Page 1 of 1

Re-check with another nagios server if critical ?

Posted: Sun Oct 30, 2011 2:43 pm
by Mykeul
Hello,

I have a central nagios server, with 3 gearman workers.
When a check is "critical", I would like to check a second time with another worker (or nagios), to be sure it is not a local problem.

Is this possible ?

Thanks for your help

Re: Re-check with another nagios server if critical ?

Posted: Thu Nov 03, 2011 3:12 pm
by Mykeul
Hello,

I am amazed no one seems to do that ... it is important, isn't it ?
On a world distributed architecture, we can loose link bt the monitored host is up for other people on earth.

Please help :)

M

Re: Re-check with another nagios server if critical ?

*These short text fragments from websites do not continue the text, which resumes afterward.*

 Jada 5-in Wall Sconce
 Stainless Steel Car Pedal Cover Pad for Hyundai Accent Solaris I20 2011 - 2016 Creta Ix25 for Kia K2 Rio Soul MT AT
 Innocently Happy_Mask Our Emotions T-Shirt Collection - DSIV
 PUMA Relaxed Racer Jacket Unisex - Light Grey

Posted: Thu Nov 03, 2011 5:40 pm
by jsmurphy
I think the problem is you need to further explain your setup... I don't know what gearman is, how you have set it up or what your requirements are.

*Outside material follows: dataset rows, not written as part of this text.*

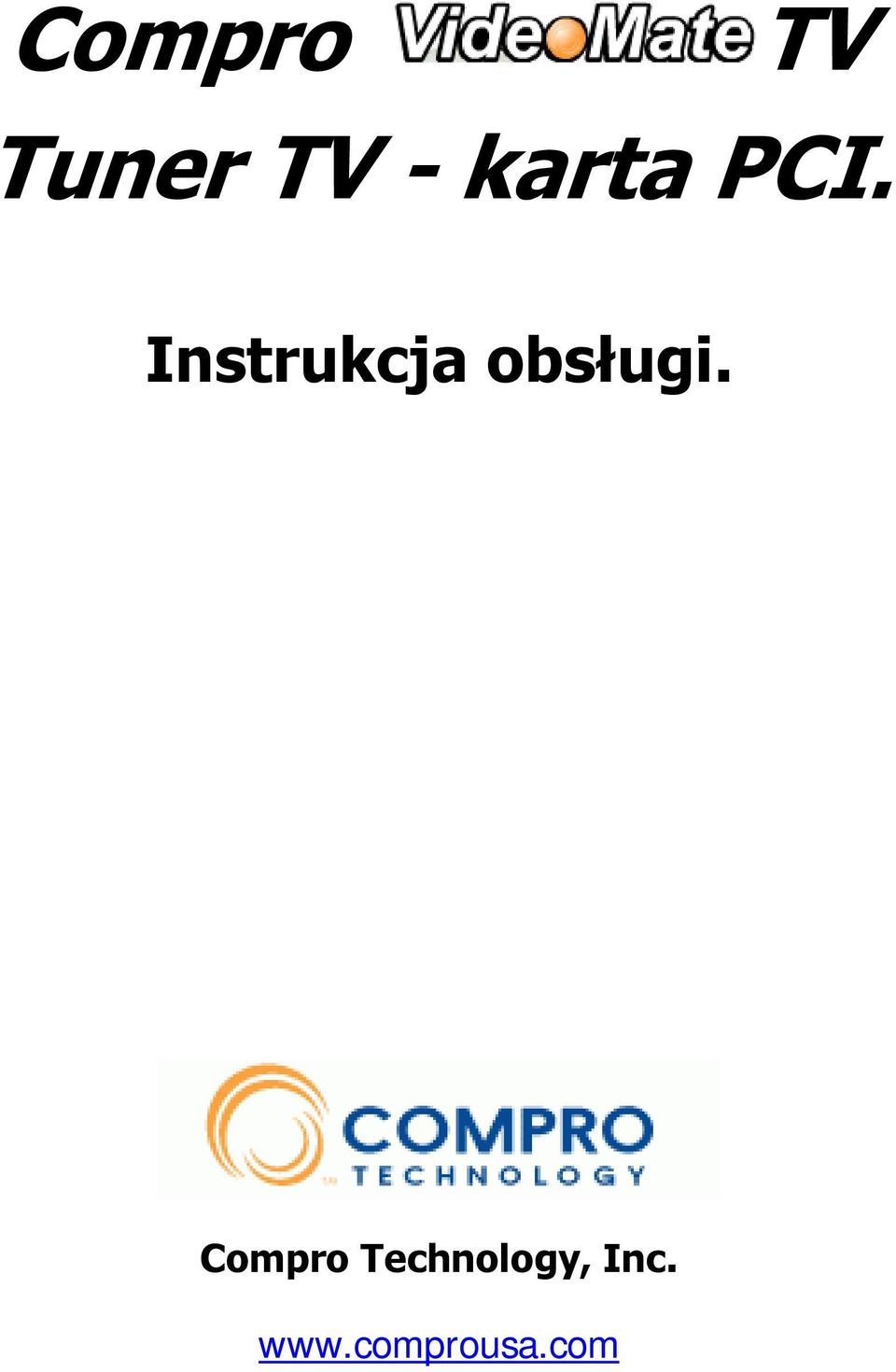 Instrukcja obsługi.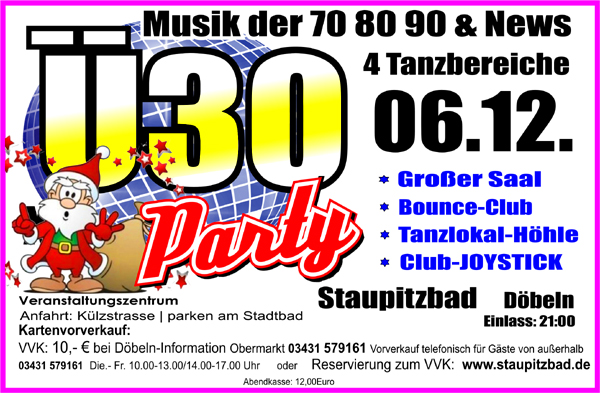 Ü30 Party 06.12.2025 flyer. Kopie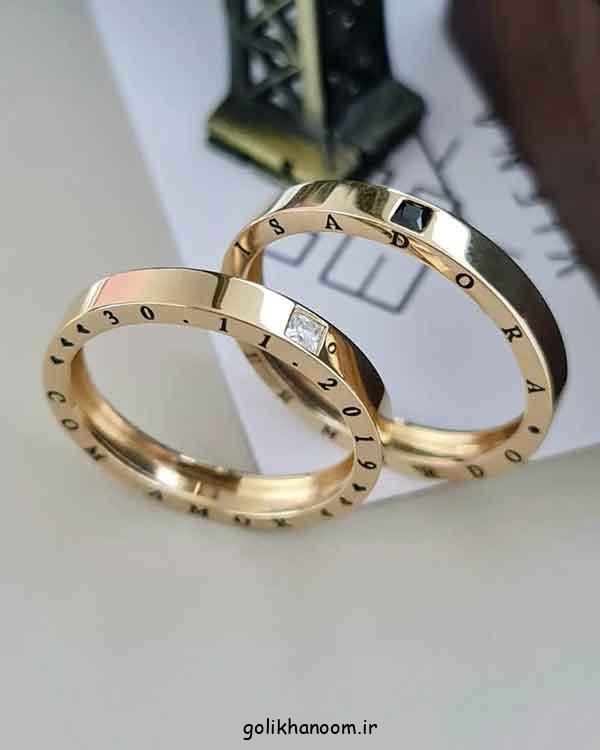 ست حلقه عقد جدید؛ 30 پیشنهاد خاص برای نماد عشق و تعهد (انواع حلقه رینگ ساده) 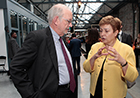 Commissioner Georgieva discussing with UNICEF Chief Tony Lake, with whom the EU is currently running a joint awareness-raising campaign, Voices of Children.
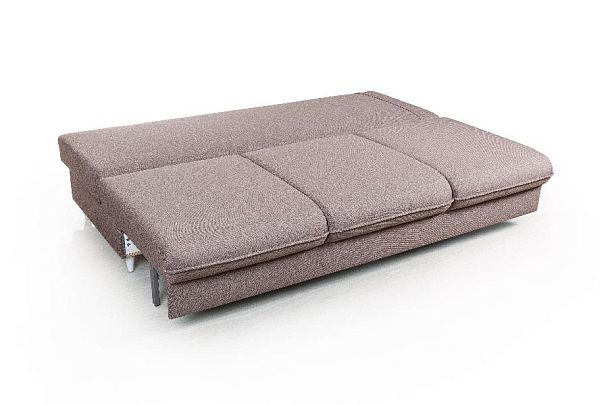 Hans диван-кровать прямой без подлокотников рогожка серый - Вид 4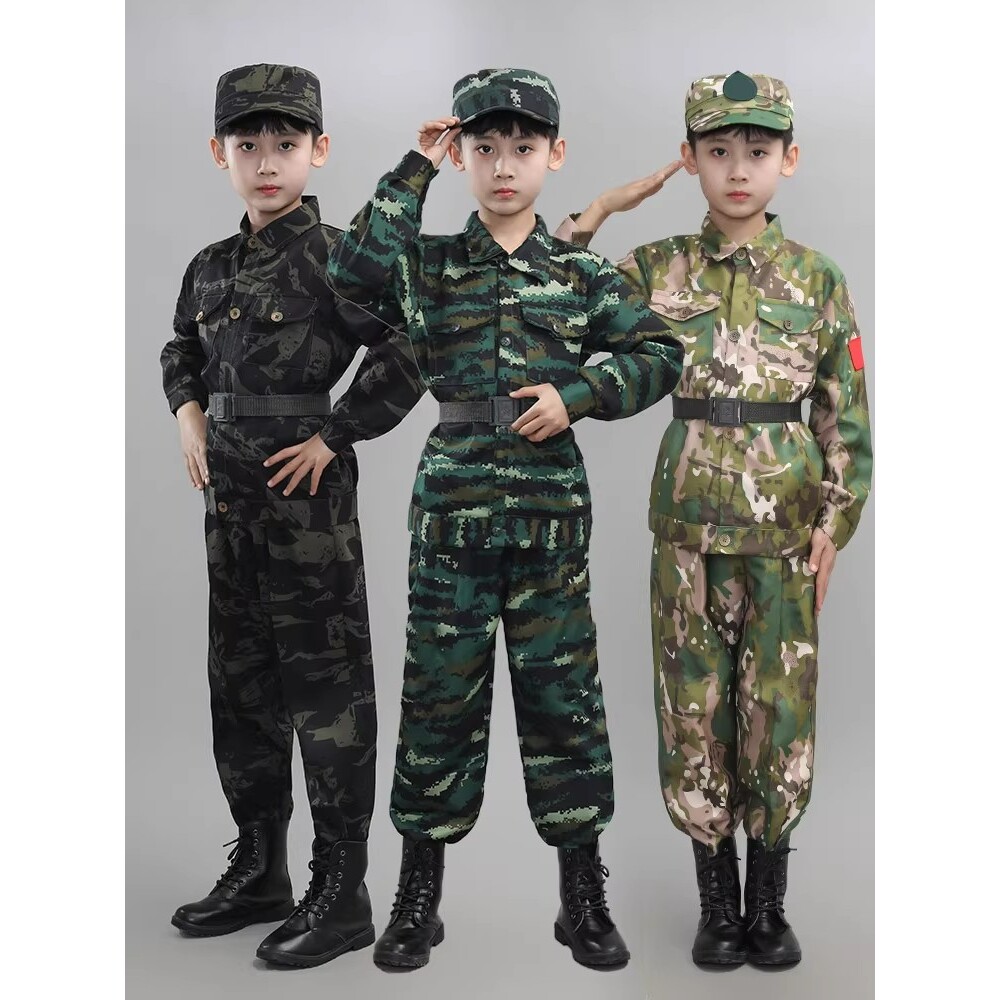 2026新款秋冬儿童迷彩服中小学生军训户外特种兵套装幼儿园夏令营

Taking a wild stab in the dark, you could set up a different check for each of the workers and then use service dependencies http://nagios.sourceforge.net/docs/3_0/ ... dependency to tell it to suppress alerts when the other checks are ok. Hopefully this helps :)

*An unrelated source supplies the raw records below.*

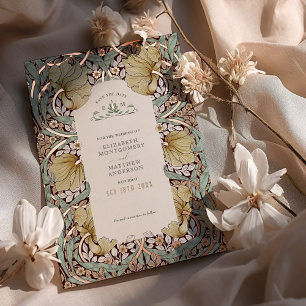 Save the Date Dusty Blue Pimpernel Vintage Morris Folieneinladung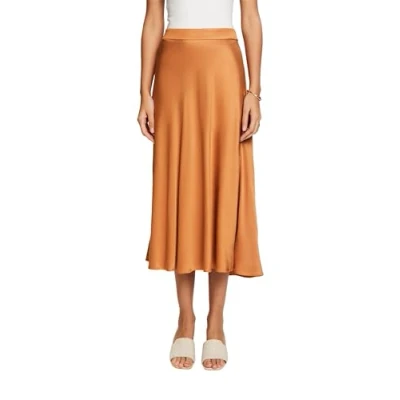 Abbildung von Esprit Skirt Alinienrock, Damen, Größe: 34, Caramel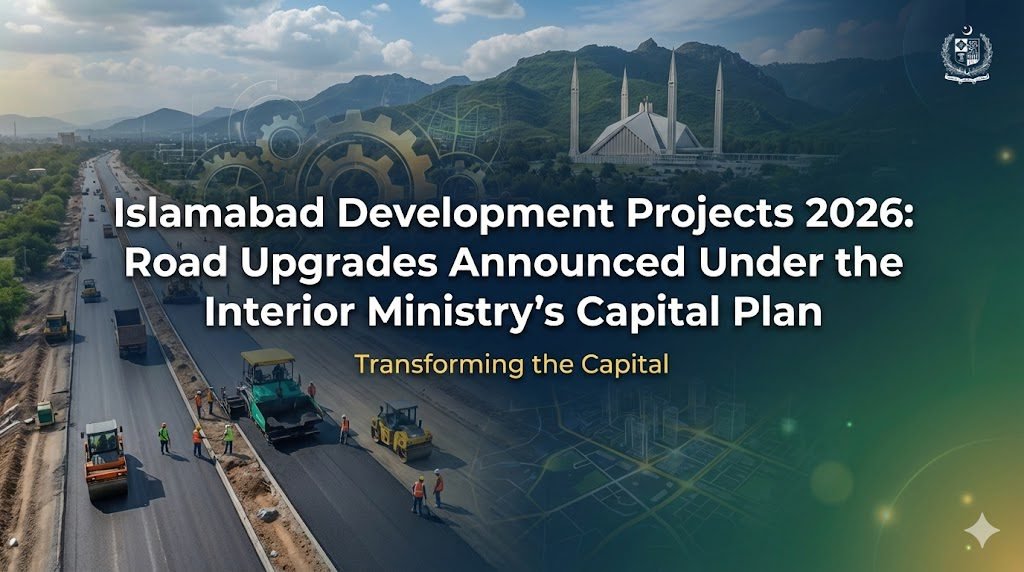 Islamabad Development Projects 2026: Road Upgrades Announced Under the Interior Ministry’s Capital Plan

Re: Re-check with another nagios server if critical ?

Posted: Fri Nov 04, 2011 2:31 pm
by Mykeul
Hello,

Thanks for replying, I did not realize that my question was not enough explained and you are right.
In fact, forget the gearman workers, those are only nagios pollers.

To simplify, lets say I have 1 nagios in China and 1 in USA. I monitoring a server located in France.
Due to worldwide network latencies/problems, sometimes, the China nagios says the France is Down, but the USA nagios says it is OK. The reality is that the France server is OK

So, I would like the China server (or a master, or whatever) to ask the USA server (or a master, or whatever) to check the France server, and then change the state to critical (and notify) only when the 2 nagios say it is down.

I dont mind to change the plugins/nebs/scripts to fit the need, it is important.

Thanks for your help

Mykeul

Re: Re-check with another nagios server if critical ?

Posted: Sun Nov 06, 2011 6:49 pm
by jsmurphy
I think my preferred solution in this instance would be just to improve the fault tolerance, require that they do more retry checks or take longer between retry checks. But that really depends on how fast you need to react if there is a problem.

There is no easy way of accomplishing what you want, there isn't even a good way that I know of. If you really wanted to do this you could potentially jury rig a solution using NSCA, a passive service and event handlers... but you would probably be over-engineering a solution that may not really need it.